Jak Hollywood stało się „amerykańskim snem"

– Od samego początku nie brakowało prób odebrania im tej branży, którą zbudowali naprawdę z niczego – kontynuuje Dara Jaffe. Na przykład National Legion of Decency (Narodowy Legion Przyzwoitości) – organizacja zajmująca się identyfikowaniem w filmach treści obraźliwych dla katolickiej publiczności – próbowała cenzurować ich filmy.

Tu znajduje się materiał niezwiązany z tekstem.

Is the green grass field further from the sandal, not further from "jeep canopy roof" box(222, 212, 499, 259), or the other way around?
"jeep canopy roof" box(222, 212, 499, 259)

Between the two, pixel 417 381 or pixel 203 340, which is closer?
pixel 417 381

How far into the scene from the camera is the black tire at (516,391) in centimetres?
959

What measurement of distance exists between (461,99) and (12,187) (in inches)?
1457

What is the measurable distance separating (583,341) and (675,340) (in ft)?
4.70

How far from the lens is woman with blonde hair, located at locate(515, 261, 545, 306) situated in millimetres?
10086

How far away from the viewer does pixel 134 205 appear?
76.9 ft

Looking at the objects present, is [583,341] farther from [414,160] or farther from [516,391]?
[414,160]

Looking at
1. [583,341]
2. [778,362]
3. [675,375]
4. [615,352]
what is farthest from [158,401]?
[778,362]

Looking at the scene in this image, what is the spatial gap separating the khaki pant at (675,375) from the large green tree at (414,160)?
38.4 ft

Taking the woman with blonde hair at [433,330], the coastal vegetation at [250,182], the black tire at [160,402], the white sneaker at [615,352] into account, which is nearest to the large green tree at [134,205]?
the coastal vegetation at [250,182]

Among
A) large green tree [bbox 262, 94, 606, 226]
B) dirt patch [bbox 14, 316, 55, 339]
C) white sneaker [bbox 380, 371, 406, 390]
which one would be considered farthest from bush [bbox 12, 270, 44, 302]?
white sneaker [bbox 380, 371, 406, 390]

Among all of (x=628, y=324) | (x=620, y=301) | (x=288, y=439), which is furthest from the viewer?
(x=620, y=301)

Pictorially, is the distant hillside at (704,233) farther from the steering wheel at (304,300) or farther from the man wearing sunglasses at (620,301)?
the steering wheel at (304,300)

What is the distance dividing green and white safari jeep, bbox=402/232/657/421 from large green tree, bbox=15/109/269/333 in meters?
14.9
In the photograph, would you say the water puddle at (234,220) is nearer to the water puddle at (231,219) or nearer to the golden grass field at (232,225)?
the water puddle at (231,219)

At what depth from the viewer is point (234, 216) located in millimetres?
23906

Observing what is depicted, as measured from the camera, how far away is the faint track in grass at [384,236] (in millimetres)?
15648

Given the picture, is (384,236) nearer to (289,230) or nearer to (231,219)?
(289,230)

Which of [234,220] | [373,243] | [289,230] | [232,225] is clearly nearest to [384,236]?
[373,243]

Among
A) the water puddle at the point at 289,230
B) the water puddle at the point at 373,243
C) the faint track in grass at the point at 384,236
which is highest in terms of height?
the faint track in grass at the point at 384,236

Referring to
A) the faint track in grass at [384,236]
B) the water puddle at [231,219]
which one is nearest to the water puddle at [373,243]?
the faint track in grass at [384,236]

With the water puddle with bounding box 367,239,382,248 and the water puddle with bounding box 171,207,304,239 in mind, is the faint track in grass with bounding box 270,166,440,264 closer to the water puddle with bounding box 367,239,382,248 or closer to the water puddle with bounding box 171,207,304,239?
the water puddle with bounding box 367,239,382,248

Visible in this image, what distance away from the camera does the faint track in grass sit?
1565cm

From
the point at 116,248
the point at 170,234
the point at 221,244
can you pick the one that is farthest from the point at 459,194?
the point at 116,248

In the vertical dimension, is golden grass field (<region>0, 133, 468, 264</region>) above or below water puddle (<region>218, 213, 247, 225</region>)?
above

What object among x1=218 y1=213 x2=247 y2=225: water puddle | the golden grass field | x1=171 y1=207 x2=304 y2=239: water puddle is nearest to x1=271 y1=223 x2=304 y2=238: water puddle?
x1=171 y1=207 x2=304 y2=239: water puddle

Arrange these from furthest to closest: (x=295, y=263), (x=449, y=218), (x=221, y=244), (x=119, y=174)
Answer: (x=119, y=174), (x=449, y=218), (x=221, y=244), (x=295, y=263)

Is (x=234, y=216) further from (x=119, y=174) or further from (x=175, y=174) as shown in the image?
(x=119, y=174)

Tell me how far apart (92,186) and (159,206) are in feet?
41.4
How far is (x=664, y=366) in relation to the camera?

Według Jaffe żydowscy filmowcy wiedzieli, że muszą pokazać taką wersję Ameryki, która zostanie zaakceptowana. – Jak pisze w swojej książce Neal Gabler, pierwsze pokolenie żydowskiej emigracji było bardzo mocno nastawione na asymilację. Ci ludzie chcieli być postrzegani przede wszystkim jako Amerykanie, a nie Żydzi. W pewnym więc sensie wymyślali wtedy siebie na nowo. Tworzyli swój własny amerykański sen, kreowali American way of life amerykański styl życia, który Hollywood miał potem przez dekady prezentować na ekranie. I to jest sednem tej historii – mówi Dara Jaffe.

Nowa wystawa stała ma opowiedzieć historię i życiorysy ojców-założycieli oraz odpowiedzieć na pytanie, dlaczego Hollywood narodził się w Los Angeles. Upamiętnieni zostaną pierwsi producenci, ale także inni pionierzy pochodzenia żydowskiego, którzy po przejęciu władzy przez nazistów uciekli w latach 30. i 40. ubiegłego wieku z Niemiec, Austrii i innych krajów europejskich do USA i odcisnęli swoje piętno na Hollywood. Wśród nich są reżyserzy Fritz Lang, Fred Zinnemann i Otto Preminger, aktorzy Hedy Lamarr, Peter Lorre i Paul Henreid, producenci Eric Pleskow i Sam Spiegel, scenarzyści Vicki Baum, Gina Kaus, Salka Viertel i Erich von Stroheim oraz kompozytorzy Erich Wolfgang Korngold, Ernest Gold, Max Steiner, Miklós Rózsa i Franz Wachsmann.